Monday, September 26, 2005

Ice Cream Lessons

Bet none of you ever thought anybody would need lessons to learn how to eat an ice cream cone.

Well, guess what? My kid, the tyke, nearly out of elementary school, needed LESSONS. And everybody [except me] in the family has dessert on Sunday night. Always, always involving ice cream. But this one only knows how to eat it out of a bowl or off a plate. Or by sucking it out of a glass. Or by glaring at it and subconsciously absorbing it through the freezer door. Or by stealing it in the middle of the night when we are oblivious.

So, as parents, we are seriously remiss. How could we allow a child to get beyond age three without knowing how to eat an ice cream cone? Well, we've been busy, and working, and driving them to a million activities, and moving, and lots of other dumb grownup stuff.

It was the end of summer and a surprise [read: corporate mandatory] vacation for our family, so Dad said to tyke, "We only have three days of this vacation and we'll never get them again, so I think part of your duty, Tyke, is to learn how to eat an ice cream cone PROPERLY. I don't mean just slurp it. I don't mean just look around and let it melt and don't notice the grandeur of it. I mean EAT THE ICE CREAM CONE PROPERLY."

Tyke went into the project fairly motivated. In fact, he was ebullient with the prospect. Every day, without checking his agenda (which he regularly writes in his head and keeps there, because he memorizes things instantly, unlike the rest of us), he remembered that an ice cream lesson was requisite and forthcoming.

And he wasn't silly about the timing. He'd remind everyone when they didn't need to be reminded. He knew when he needed the Ice Cream Lesson.

So, first day, Dad took him out to a nearby frozen custard shop where Dad's sister had worked as a teenager. Dad said he knew he was not looking for soft ice cream, but hard ice cream. After all, you gotta learn on the right material. [Duh, Dad!! Did you notice it is a "frozen custard" place?]

So here's what happened with the frozen custard: Tyke got one. Dad got one. It was soft, owing to humid weather and all, and the hot outdoor testing conditions. The cheap cone was inferior. Both texture and flavor were underwhelming. Tyke got carefully articulated instructions about licking. One lick--and two scoops were on the ground.

Awwwww! Very disappointing. Would have to try it out again! Oh. Boo. So sad. Do you mean I must be tormented, Dad, with more Ice Cream Learning? What kind of abuser are you?

Just as before. The progress bar did not advance. Mandate carved in stone. More lessons necessary.

Next day, additional cone-experienced family members were brought in to reinforce the success of the frozen confection instruction. The whole family charted out possible venues, and strolled exclusive streets for prospects. A small, subtle purveyor, better known for meals than for dessert, drew attention, and the family made a bee-line. The location was almost perfect: nearly deserted (desserted?), with a small but ready staff willing to run down a staircase and back up--several times--with the requested fare.
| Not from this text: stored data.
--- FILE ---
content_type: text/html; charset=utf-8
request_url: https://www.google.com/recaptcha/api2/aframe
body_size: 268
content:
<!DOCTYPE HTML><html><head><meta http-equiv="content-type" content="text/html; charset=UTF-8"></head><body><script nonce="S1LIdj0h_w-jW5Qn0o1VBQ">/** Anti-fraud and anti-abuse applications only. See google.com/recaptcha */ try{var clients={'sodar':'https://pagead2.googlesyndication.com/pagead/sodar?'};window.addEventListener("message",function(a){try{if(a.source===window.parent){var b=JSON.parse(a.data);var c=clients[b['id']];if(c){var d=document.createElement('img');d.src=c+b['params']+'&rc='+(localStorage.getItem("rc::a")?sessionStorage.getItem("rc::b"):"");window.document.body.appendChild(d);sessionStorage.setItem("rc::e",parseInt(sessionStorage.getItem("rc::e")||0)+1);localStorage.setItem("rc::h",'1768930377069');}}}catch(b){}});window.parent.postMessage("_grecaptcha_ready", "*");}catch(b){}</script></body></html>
Fifteen minutes went by before anyone (out of four of us) could decide on a flavor. Maybe partly because the flavor list was just as underground as the gelato in the basement. What the heck flavors do you have? They weren't posted anywhere, and you couldn't see them through a glass case. And the whole time we were there no one else NOTICED this place sold gelato, and no one else ordered it. Hmm.

We put in our orders. And I was all excited because they had a pistachio I thought might be the original pistachio that Gelato used to have (the long-gone shop actually named Gelato) where Honey and I had gone on a desperately deadly hot summer afternoon while walking and getting outside in melting conditions a few weeks before our nuptials.
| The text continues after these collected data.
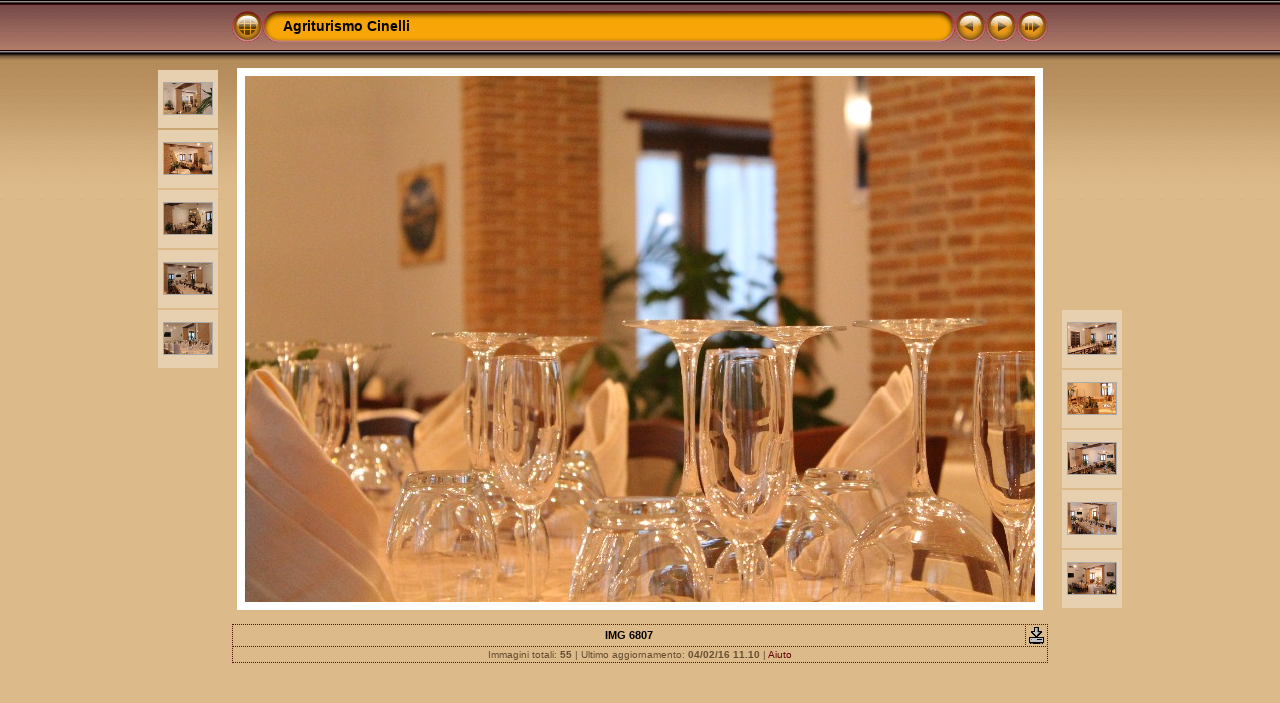

--- FILE ---
content_type: text/css
request_url: http://www.agriturismocinelli.it/Agriturismo_Cinelli/album/res/styles.css
body_size: 1926
content:
body {
	font-family: Verdana, Arial, sans-serif;
	font-size: 12px;
	color: #644e33;
	margin: 0px;
	padding: 0px;
	background: #ddba8a url(bg.gif) repeat-x;
}

a:link {
	text-decoration: none;
 	color: #610505;
}

a:visited {
	text-decoration: none;
	color: #610505;
}

a:hover {
	text-decoration: none;
	color: #ffffff;
}

.current {
	font-weight: bold;
 	color: #000000;
	background-color: #e0a759;
}

.cthumb {
	background-color: #f3e4cf;
	border: 0px;
}

.thumb {
	background-color: #e7d0b0;
	border: 0px;
}

.image { border: 1px solid #aaaaaa;}
a:link .image {  border-color: #aaaaaa;}
a:visited .image {  border-color: #aaaaaa;}
a:hover .image { border-color: #ffffff;}

.mthumb { border: 1px solid #aaaaaa;}
a:link .mthumb {  border-color: #aaaaaa;}
a:visited .mthumb {  border-color: #aaaaaa;}
a:hover .mthumb { border-color: #ffffff;}

.slideImage { border-width: 8px; border: 8px solid; border-color: #ffffff;}
a:link .slideImage { border-color: #ffffff;}
a:visited .slideImage { border-color: #ffffff;}

.title {
	font-size: 120%;
	font-weight: bold;
	color: #000000;
}

.title a:link {
	text-decoration: none;
	color: #000000;
}

.title a:visited {
	text-decoration: none;
	color: #000000;
}

.title a:hover {
	text-decoration: none;
	color: #ffffff;
}

.infotable {
	border: 1px dotted #610505;
	border-collapse: collapse;
}

.infotable td {
	border: 1px dotted #610505;
}

.infotable table {
	border-collapse: separate;
}

.infotable table td {
	border: 0px;
}

.dirname {
	font-size: 100%;
	font-weight: bold;
	color: #000000;
}

.comment {
	color: #000000;
	font-weight: bold;
	font-size: 100%;
}

.smalltxt {
	color: #644e33;
	font-size: 90%;
}

.xsmalltxt {
	color: #644e33;
	font-size: 80%;
}

.newlabel {
	font-size: 70%;
	font-weight: bold;
	color: #ffffff;
	background-color: #CC2200;
}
But even more exciting was watching the tyke, bravely and exuberantly marching into a completely different environment and stating his preference without hesitation.
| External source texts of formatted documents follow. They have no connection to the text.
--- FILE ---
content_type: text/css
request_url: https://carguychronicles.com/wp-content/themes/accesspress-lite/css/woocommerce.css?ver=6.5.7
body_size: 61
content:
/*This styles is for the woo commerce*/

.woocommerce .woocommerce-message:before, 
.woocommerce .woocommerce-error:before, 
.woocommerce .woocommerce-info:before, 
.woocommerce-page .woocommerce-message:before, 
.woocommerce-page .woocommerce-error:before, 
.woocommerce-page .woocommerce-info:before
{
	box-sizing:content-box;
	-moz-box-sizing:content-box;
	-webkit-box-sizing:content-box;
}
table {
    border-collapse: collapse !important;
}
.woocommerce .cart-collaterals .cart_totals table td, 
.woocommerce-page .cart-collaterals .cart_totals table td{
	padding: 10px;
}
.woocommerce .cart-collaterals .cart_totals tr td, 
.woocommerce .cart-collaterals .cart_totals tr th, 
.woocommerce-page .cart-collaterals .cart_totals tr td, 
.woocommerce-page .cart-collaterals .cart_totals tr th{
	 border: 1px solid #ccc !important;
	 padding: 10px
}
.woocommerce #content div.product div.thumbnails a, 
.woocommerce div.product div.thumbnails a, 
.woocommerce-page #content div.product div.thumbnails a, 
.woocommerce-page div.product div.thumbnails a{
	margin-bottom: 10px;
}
And this place had a caramel that sounded out of this world, only I didn't order it on account of I wanted the pistachio, and that definitely had to win out no matter what. But I took the "Mom tax" and tasted it and will perhaps forego pistachio in the future.

And I hate ice cream. Unless there are a couple of flavors, and pistachio is one, and burgundy cherry vanilla is probably the other one, I don't see the point in it. Except for a couple of times a year when it is so good it's worth the lactose intolerance and allergic throat.

So the tyke tasted victory on the second lesson! A few weeks later, we took him out to a place near the beach that has gourmet homemade ice cream. The servers slap the ice cream around on a cold marble slab and toss in flavorful additions.

Well, this time tyke got a bit ahead of himself. He ordered a huge chocolate-dipped cone, at least six inches across(!), with a double scoop of "cheesecake" flavored ice cream. This flavor would, of course, not have been my choice, but to each his own. He got about halfway through, with troubled humphing and consternation and, eventually, a greenish tint on his face. Finally, he had to bail out of the operation.

Thus, evaluations are not entirely in for this term of ice cream training.

Looks like he needs a few more classes.